------ Source data

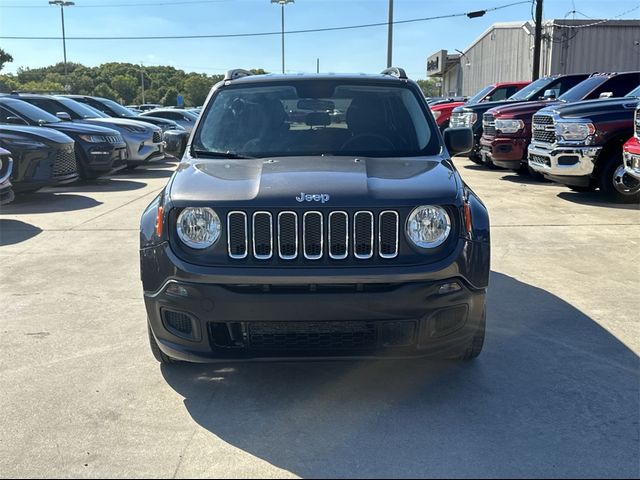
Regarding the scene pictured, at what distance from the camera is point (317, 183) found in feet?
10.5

------------
------ Source data

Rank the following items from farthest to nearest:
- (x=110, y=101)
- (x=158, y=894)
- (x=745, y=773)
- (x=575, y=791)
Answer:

------------

- Prompt:
Return every line of the items above that contains the word "from", treating uppercase and lowercase as different.

- Task answer:
Regarding the scene pictured, at what distance from the camera is point (317, 183) found in feet?
Rank the following items from farthest to nearest:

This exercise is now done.